On Monday, the future came early for electric-car startup Faraday Future.
Details and images of the secretive company's concept car were leaked on Twitter less than a day before an official unveiling at annual Las Vegas tech trade show CES, one of the most highly anticipated events of the weeklong expo. The leak came after the company's iOS app made a brief, premature appearance on the App Store.
The all-electric car will have a top speed of 200 miles per hour, compared with 155 miles per hour for Tesla's Model S, and will offer an autonomous driving mode. The futuristic design is already drawing comparisons to the Batmobile, thanks to its covered glass cabin and aerodynamic tailfin. Faraday is also working on a unique type of modular battery technology that will give its larger vehicles more batteries built into the frame. After unveiling the nonproduction concept car at CES, the company is expected to release a production version as early as 2017.

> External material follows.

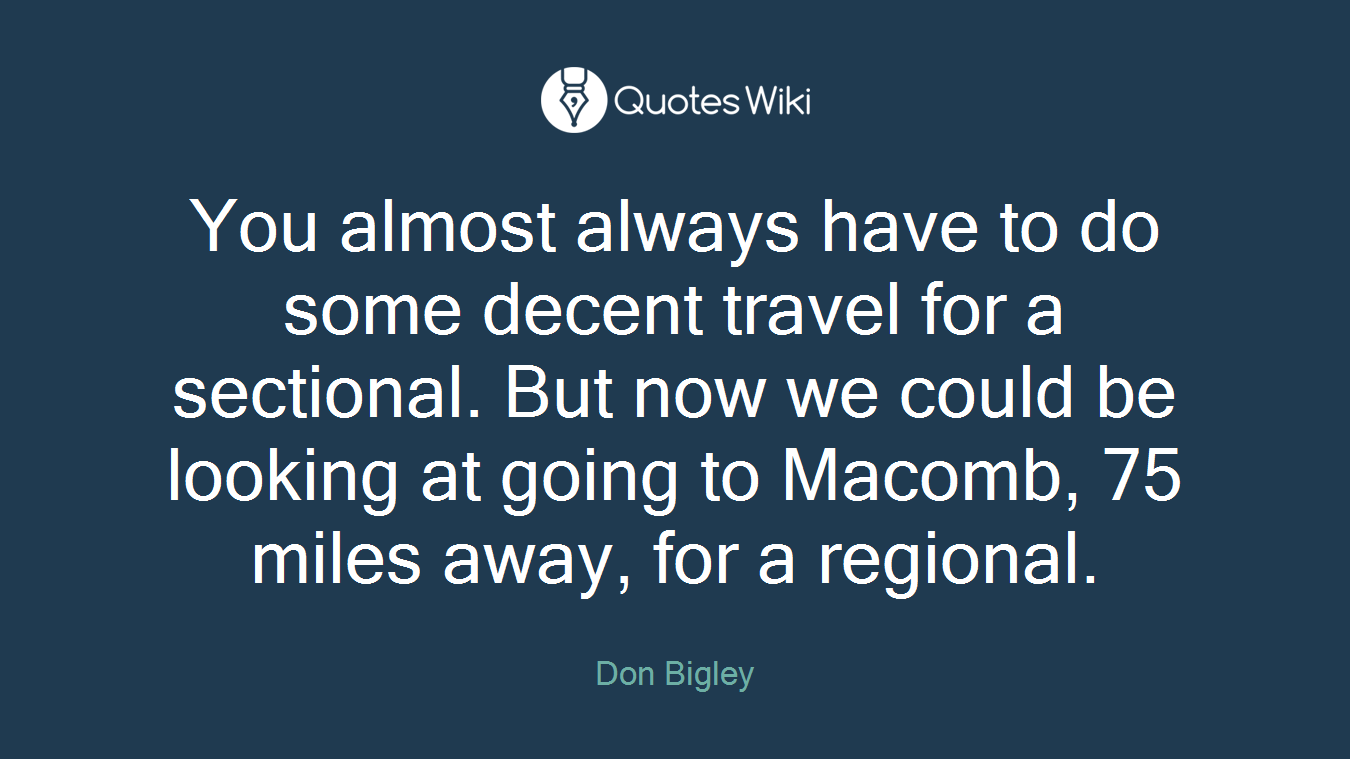 You almost always have to do some decent travel for a sectional. But now we could be looking at going to Macomb, 75 miles away, for a regional.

So what is Faraday Future? Founded in May 2014 by a group of ex-Tesla employees, including Nick Sampson, Tesla's former director of vehicle and chassis engineering, Faraday has kept a tight lid on many of the basic details of its company. For example, it has an investor in Chinese internet billionaire Jia Yueting, but describes its funding only as "ample."
The scope of its potential product line is also somewhat mysterious, as the company has indicated it plans to explore other areas of the tech and automotive sectors, such as "unique ownership models" like a subscription system and "in-vehicle content" like apps. Faraday also said it plans to roll out everything from sedans and SUVs to crossovers and pickup trucks. No prices were mentioned during Monday's unveiling. In roughly a year, the startup has grown to more than 750 employees.

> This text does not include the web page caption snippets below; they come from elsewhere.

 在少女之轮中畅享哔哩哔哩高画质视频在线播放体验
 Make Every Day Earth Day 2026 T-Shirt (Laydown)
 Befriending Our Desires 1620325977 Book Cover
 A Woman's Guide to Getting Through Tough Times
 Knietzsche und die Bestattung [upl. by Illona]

In a surprising twist, however, one of its key members left the company as recently as yesterday. Faraday's chief battery designer, Porter Harris, has changed his employer to Lotus Research and Development on his LinkedIn page, Bloomberg reported.

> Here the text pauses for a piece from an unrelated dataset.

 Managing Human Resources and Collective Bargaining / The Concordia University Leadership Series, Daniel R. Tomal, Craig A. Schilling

Headquartered outside of Los Angeles in Gardena, California, the company last month announced it would build an automotive production plant in North Las Vegas, the first phase of which will require an investment of $1 billion. The three-million-square-foot facility built on 900 acres of land will create 4,500 new jobs, according to the company, and at least 50 percent of the employees will be recruited from the local Nevada work force.
The core members of Faraday's team include chief designer Sue Neuhauser, the former senior automative designer of color and trim at Tesla; head of exterior design Page Beermann, previously a senior designer at BMW; and head of interior design Pontus Fontaeus, who has designed interiors for Ferrari, Land Rover, and Volvo, but also worked on redesigning the business-class interior of an airline.